STATED GOAL
Nothing in the records may be left out or altered; reproduce them all exactly.

DATA SHOWN

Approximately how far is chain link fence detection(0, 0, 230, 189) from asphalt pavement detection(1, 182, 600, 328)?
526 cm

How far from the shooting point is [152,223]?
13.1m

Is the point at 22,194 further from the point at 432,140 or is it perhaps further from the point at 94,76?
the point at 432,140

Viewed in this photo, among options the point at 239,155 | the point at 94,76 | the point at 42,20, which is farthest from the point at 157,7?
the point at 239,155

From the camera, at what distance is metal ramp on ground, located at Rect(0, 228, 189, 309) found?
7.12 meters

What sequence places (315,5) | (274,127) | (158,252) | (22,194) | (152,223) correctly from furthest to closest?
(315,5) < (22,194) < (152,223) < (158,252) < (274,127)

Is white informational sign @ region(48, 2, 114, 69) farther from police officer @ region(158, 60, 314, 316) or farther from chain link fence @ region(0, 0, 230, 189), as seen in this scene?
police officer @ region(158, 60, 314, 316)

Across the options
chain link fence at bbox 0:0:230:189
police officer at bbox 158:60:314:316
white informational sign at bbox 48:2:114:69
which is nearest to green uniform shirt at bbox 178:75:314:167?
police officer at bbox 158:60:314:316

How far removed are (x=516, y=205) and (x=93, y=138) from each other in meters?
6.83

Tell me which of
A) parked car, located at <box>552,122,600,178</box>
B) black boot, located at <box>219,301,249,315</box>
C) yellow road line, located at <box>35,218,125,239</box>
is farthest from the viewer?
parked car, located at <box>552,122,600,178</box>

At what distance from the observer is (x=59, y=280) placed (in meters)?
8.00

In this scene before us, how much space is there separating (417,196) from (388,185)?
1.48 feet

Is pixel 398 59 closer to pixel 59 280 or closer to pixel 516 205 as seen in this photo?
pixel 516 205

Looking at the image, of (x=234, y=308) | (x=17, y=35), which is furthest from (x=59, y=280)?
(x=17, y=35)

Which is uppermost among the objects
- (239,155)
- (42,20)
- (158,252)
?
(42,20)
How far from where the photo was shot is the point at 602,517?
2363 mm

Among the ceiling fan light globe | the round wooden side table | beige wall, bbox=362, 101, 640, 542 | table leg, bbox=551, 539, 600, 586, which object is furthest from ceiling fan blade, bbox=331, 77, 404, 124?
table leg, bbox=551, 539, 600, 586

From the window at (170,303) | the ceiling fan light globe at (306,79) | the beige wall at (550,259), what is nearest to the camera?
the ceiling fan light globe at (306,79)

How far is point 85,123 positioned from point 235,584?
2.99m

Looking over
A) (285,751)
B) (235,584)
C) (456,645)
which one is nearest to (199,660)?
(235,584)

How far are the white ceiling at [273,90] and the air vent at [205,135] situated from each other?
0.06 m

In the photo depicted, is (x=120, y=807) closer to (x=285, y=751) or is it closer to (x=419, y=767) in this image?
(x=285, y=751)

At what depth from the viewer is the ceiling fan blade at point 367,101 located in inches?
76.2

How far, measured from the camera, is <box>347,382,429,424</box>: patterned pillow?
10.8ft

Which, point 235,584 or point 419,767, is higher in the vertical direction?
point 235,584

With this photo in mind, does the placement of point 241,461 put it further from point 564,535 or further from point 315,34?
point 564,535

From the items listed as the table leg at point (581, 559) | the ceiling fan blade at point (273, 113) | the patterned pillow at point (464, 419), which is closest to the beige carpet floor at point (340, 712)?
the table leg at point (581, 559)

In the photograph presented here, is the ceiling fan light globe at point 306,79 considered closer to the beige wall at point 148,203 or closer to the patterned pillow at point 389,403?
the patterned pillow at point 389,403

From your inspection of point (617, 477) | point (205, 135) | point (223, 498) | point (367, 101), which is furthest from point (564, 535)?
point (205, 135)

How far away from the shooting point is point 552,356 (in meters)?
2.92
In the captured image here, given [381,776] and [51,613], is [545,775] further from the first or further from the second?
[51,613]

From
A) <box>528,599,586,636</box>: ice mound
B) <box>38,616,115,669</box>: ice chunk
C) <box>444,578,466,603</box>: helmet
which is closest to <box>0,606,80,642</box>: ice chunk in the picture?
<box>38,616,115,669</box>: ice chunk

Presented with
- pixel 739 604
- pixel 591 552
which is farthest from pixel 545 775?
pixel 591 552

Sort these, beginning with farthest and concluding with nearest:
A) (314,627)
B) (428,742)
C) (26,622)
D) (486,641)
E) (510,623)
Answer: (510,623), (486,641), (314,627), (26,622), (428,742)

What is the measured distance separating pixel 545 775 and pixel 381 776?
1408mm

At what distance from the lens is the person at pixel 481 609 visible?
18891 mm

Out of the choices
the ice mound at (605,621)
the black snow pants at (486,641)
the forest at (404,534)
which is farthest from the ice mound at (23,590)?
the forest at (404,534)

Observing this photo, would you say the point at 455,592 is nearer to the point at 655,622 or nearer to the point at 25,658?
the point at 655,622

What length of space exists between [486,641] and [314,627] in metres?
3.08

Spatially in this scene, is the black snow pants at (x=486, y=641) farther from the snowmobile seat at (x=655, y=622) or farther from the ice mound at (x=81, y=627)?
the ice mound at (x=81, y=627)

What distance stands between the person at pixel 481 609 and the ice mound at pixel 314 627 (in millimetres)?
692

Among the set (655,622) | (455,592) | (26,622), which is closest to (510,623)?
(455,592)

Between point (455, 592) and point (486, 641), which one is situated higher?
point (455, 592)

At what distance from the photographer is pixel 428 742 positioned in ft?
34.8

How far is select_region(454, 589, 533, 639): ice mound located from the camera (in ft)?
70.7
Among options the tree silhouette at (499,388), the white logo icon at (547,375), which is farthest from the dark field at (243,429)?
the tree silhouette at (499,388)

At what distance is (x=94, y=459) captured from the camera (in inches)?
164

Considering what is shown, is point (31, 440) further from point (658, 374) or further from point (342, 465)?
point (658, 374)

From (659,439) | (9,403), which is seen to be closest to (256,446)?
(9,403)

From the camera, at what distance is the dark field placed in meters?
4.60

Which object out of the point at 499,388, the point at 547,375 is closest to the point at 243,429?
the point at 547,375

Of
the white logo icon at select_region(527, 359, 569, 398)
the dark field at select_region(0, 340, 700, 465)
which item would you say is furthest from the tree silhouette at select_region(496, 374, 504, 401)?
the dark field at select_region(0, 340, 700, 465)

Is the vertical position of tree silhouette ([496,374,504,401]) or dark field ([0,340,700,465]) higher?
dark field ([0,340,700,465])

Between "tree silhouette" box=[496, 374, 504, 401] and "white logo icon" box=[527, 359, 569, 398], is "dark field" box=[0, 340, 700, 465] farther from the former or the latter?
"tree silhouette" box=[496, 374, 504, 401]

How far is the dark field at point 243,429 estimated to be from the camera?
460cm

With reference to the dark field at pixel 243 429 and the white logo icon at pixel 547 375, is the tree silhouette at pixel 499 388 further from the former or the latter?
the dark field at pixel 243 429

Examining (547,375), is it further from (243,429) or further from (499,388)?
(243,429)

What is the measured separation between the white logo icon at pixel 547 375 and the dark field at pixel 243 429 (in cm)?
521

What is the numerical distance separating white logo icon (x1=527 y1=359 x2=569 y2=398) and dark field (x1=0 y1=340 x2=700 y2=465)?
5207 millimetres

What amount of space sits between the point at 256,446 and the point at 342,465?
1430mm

TASK RESPONSE
Approximately how far is chain link fence detection(0, 0, 230, 189) from asphalt pavement detection(1, 182, 600, 328)?
526 cm

How far from the shooting point is [152,223]?
13.1m

Is the point at 22,194 further from the point at 432,140 or is it perhaps further from the point at 94,76?
the point at 432,140

Viewed in this photo, among options the point at 239,155 | the point at 94,76 | the point at 42,20, which is farthest from the point at 157,7?
the point at 239,155

From the camera, at what distance is metal ramp on ground, located at Rect(0, 228, 189, 309) found?
7.12 meters

What sequence places (315,5) | (274,127) | (158,252) | (22,194) | (152,223) correctly from furthest to closest?
(315,5) < (22,194) < (152,223) < (158,252) < (274,127)

Is white informational sign @ region(48, 2, 114, 69) farther from police officer @ region(158, 60, 314, 316) or farther from chain link fence @ region(0, 0, 230, 189), as seen in this scene?
police officer @ region(158, 60, 314, 316)

Across the options
chain link fence at bbox 0:0:230:189
police officer at bbox 158:60:314:316
white informational sign at bbox 48:2:114:69
which is nearest to green uniform shirt at bbox 178:75:314:167?
police officer at bbox 158:60:314:316

How far removed are (x=516, y=205) and (x=93, y=138) from each other in meters?
6.83

Tell me which of
A) parked car, located at <box>552,122,600,178</box>
B) black boot, located at <box>219,301,249,315</box>
C) yellow road line, located at <box>35,218,125,239</box>
is farthest from the viewer?
parked car, located at <box>552,122,600,178</box>

At what distance from the observer is (x=59, y=280) placed (in meters)?
8.00

In this scene before us, how much space is there separating (417,196) from (388,185)?
1.48 feet

Is pixel 398 59 closer to pixel 59 280 or closer to pixel 516 205 as seen in this photo?
pixel 516 205

Looking at the image, of (x=234, y=308) | (x=17, y=35), which is furthest from (x=59, y=280)?
(x=17, y=35)

Which is uppermost among the objects
- (239,155)
- (42,20)
- (158,252)
?
(42,20)
How far from where the photo was shot is the point at 602,517?
2363 mm

Among the ceiling fan light globe | the round wooden side table | beige wall, bbox=362, 101, 640, 542 | table leg, bbox=551, 539, 600, 586, which object is furthest from ceiling fan blade, bbox=331, 77, 404, 124?
table leg, bbox=551, 539, 600, 586

From the window at (170,303) | the ceiling fan light globe at (306,79) | the beige wall at (550,259), what is nearest to the camera?
the ceiling fan light globe at (306,79)

How far is point 85,123 positioned from point 235,584?
2.99m

Looking over
A) (285,751)
B) (235,584)
C) (456,645)
which one is nearest to (199,660)?
(235,584)

How far are the white ceiling at [273,90] and the air vent at [205,135] situated from each other?
0.06 m

In the photo depicted, is (x=120, y=807) closer to (x=285, y=751) or is it closer to (x=419, y=767) in this image?
(x=285, y=751)

At what depth from the viewer is the ceiling fan blade at point 367,101 located in inches?
76.2

How far, measured from the camera, is <box>347,382,429,424</box>: patterned pillow?
10.8ft

Which, point 235,584 or point 419,767, is higher in the vertical direction?
point 235,584

With this photo in mind, does the placement of point 241,461 put it further from point 564,535 or further from point 315,34?
point 564,535

From the items listed as the table leg at point (581, 559) | the ceiling fan blade at point (273, 113) | the patterned pillow at point (464, 419), which is closest to the beige carpet floor at point (340, 712)?
the table leg at point (581, 559)

In the photograph presented here, is the ceiling fan light globe at point 306,79 considered closer to the beige wall at point 148,203 or closer to the patterned pillow at point 389,403?
the patterned pillow at point 389,403

From your inspection of point (617, 477) | point (205, 135) | point (223, 498) | point (367, 101), which is furthest from point (564, 535)?
point (205, 135)

How far away from the shooting point is point 552,356 (in meters)?
2.92
In the captured image here, given [381,776] and [51,613], is [545,775] further from the first or further from the second?
[51,613]

From
A) <box>528,599,586,636</box>: ice mound
B) <box>38,616,115,669</box>: ice chunk
C) <box>444,578,466,603</box>: helmet
which is closest to <box>0,606,80,642</box>: ice chunk in the picture?
<box>38,616,115,669</box>: ice chunk

Presented with
- pixel 739 604
- pixel 591 552
which is farthest from pixel 545 775?
pixel 591 552

Sort these, beginning with farthest and concluding with nearest:
A) (314,627)
B) (428,742)
C) (26,622)
D) (486,641)
E) (510,623)
Answer: (510,623), (486,641), (314,627), (26,622), (428,742)

What is the measured distance separating pixel 545 775 and pixel 381 776?
1408mm

At what distance from the lens is the person at pixel 481 609 visible?
18891 mm

Out of the choices
the ice mound at (605,621)
the black snow pants at (486,641)
the forest at (404,534)
which is farthest from the ice mound at (23,590)?
the forest at (404,534)

Observing this photo, would you say the point at 455,592 is nearer to the point at 655,622 or nearer to the point at 25,658?
the point at 655,622

What length of space exists between [486,641] and [314,627] in metres?
3.08

Spatially in this scene, is the black snow pants at (x=486, y=641) farther from the snowmobile seat at (x=655, y=622) or farther from the ice mound at (x=81, y=627)?
the ice mound at (x=81, y=627)

What distance stands between the person at pixel 481 609 and the ice mound at pixel 314 627 (in millimetres)?
692

Among the set (655,622) | (455,592) | (26,622), which is closest to (510,623)?
(455,592)

Between point (455, 592) and point (486, 641), which one is situated higher?
point (455, 592)

At what distance from the photographer is pixel 428 742 positioned in ft?
34.8

How far is select_region(454, 589, 533, 639): ice mound located from the camera (in ft)?
70.7
Among options the tree silhouette at (499,388), the white logo icon at (547,375), which is farthest from the dark field at (243,429)?
the tree silhouette at (499,388)

At what distance is (x=94, y=459) captured from the camera (in inches)?
164

Considering what is shown, is point (31, 440) further from point (658, 374) or further from point (342, 465)?
point (658, 374)

From (659,439) | (9,403), which is seen to be closest to (256,446)?
(9,403)

From the camera, at what distance is the dark field placed in meters?
4.60

Which object out of the point at 499,388, the point at 547,375 is closest to the point at 243,429?
the point at 547,375

Of
the white logo icon at select_region(527, 359, 569, 398)
the dark field at select_region(0, 340, 700, 465)
which item would you say is furthest from the tree silhouette at select_region(496, 374, 504, 401)?
the dark field at select_region(0, 340, 700, 465)

Is the vertical position of tree silhouette ([496,374,504,401]) or dark field ([0,340,700,465]) higher?
dark field ([0,340,700,465])

Between "tree silhouette" box=[496, 374, 504, 401] and "white logo icon" box=[527, 359, 569, 398], is "dark field" box=[0, 340, 700, 465] farther from the former or the latter?
"tree silhouette" box=[496, 374, 504, 401]

How far is the dark field at point 243,429 estimated to be from the camera?
460cm

With reference to the dark field at pixel 243 429 and the white logo icon at pixel 547 375, is the tree silhouette at pixel 499 388 further from the former or the latter?
the dark field at pixel 243 429

Examining (547,375), is it further from (243,429) or further from (499,388)?
(243,429)

What is the measured separation between the white logo icon at pixel 547 375 and the dark field at pixel 243 429 (in cm)?
521

What is the numerical distance separating white logo icon (x1=527 y1=359 x2=569 y2=398) and dark field (x1=0 y1=340 x2=700 y2=465)?
5207 millimetres

What amount of space sits between the point at 256,446 and the point at 342,465?
1430mm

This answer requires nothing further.